While the Filipino and American forces struggled to hold their positions in Bataan from January to April 1942 in the defense of the Philippines against the Japanese invasion, they were subjected to the heat of the sun, hunger and incessant attacks from the Imperial Japanese soldiers. But the attack was not only physical but psychological and ideological as well.
Here is one flier I found at the archival collections of Jorge Vargas. It’s one of those fliers the Imperial Japanese threw at the Filipino and American soldiers holding the lines in Bataan at the time. It contains the best summary of the logic behind the Japanese propaganda called the “Greater East Asia Co-Prosperity Sphere.” Using their knowledge of Philippine history, the Japanese would use the familiar but somehow truthful rhetoric of European and American imperialism in Asia and its effect on the still-born Philippine independence of June 1898. While we do not deny the evils of colonization and imperialism in Asia done by Western powers, we should also not deny that many have also ridden the bandwagon of a “unified Asia” or the “Asia for the Asians” for their own ends.
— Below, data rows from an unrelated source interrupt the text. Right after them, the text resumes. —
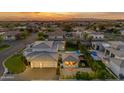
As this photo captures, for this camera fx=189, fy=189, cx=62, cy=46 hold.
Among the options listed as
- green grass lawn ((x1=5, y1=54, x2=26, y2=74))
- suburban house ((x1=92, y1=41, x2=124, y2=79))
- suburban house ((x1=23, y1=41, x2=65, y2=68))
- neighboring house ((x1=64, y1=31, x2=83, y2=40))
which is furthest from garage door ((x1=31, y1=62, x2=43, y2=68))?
suburban house ((x1=92, y1=41, x2=124, y2=79))

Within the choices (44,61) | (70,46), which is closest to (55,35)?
(70,46)

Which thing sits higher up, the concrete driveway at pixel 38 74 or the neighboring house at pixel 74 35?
the neighboring house at pixel 74 35

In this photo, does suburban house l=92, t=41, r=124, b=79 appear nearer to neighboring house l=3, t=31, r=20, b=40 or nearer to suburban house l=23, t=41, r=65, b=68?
suburban house l=23, t=41, r=65, b=68

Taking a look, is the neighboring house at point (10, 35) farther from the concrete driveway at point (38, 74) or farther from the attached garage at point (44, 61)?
the concrete driveway at point (38, 74)

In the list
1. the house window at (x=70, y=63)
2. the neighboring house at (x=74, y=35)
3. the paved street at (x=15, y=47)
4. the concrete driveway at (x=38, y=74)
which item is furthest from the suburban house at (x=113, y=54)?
the paved street at (x=15, y=47)

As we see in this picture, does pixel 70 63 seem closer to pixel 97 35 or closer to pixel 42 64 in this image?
pixel 42 64
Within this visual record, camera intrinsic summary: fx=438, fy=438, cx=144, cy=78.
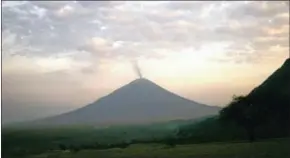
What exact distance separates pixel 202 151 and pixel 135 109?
0.43 m

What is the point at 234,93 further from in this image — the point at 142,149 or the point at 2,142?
the point at 2,142

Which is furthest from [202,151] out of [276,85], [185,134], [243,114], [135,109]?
[276,85]

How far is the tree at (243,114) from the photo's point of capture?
2.41 m

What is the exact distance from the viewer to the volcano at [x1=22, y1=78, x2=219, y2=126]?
2.40m

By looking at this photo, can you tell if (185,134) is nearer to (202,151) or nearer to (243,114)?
(202,151)

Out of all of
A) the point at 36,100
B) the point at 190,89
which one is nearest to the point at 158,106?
the point at 190,89

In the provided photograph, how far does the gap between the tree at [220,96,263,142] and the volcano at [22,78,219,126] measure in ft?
0.22

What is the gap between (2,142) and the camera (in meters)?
2.44

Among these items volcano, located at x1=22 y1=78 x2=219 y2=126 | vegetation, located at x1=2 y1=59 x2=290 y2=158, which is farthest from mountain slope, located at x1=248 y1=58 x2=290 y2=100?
volcano, located at x1=22 y1=78 x2=219 y2=126

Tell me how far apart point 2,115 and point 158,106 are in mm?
872

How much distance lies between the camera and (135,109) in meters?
2.42

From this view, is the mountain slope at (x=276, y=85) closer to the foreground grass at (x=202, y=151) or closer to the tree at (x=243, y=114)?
the tree at (x=243, y=114)

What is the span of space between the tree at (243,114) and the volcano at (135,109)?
0.07 meters

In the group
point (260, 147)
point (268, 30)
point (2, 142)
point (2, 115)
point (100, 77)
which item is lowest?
point (260, 147)
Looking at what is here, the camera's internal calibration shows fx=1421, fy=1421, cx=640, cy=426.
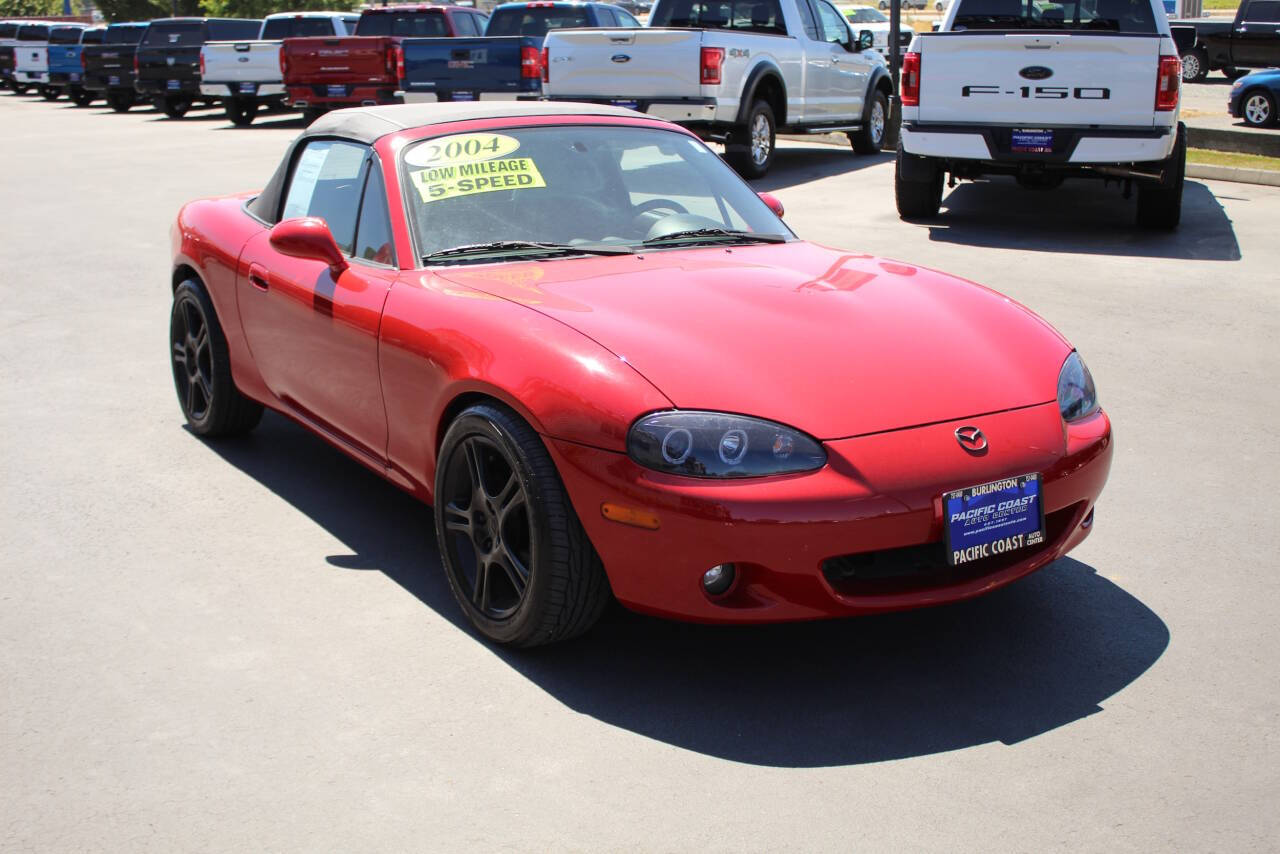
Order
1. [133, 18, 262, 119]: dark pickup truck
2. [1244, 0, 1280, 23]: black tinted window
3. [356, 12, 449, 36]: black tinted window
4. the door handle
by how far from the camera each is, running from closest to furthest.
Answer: the door handle → [356, 12, 449, 36]: black tinted window → [1244, 0, 1280, 23]: black tinted window → [133, 18, 262, 119]: dark pickup truck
Anyone advocating a concept of a ‘unified Asia’ against the ‘West’ should take heed of this history lesson. The world is not as simple as dividing its hemispheres of East vs. West, of ‘us’ versus ‘them.’ Especially in the historical context of the Philippines. There are extremes to avoid. There are dichotomies too simplistic to be real.
By fighting the oppressors, the Empire of Japan (of the early 20th century) had become an oppressor itself. And the Philippines was caught in the middle.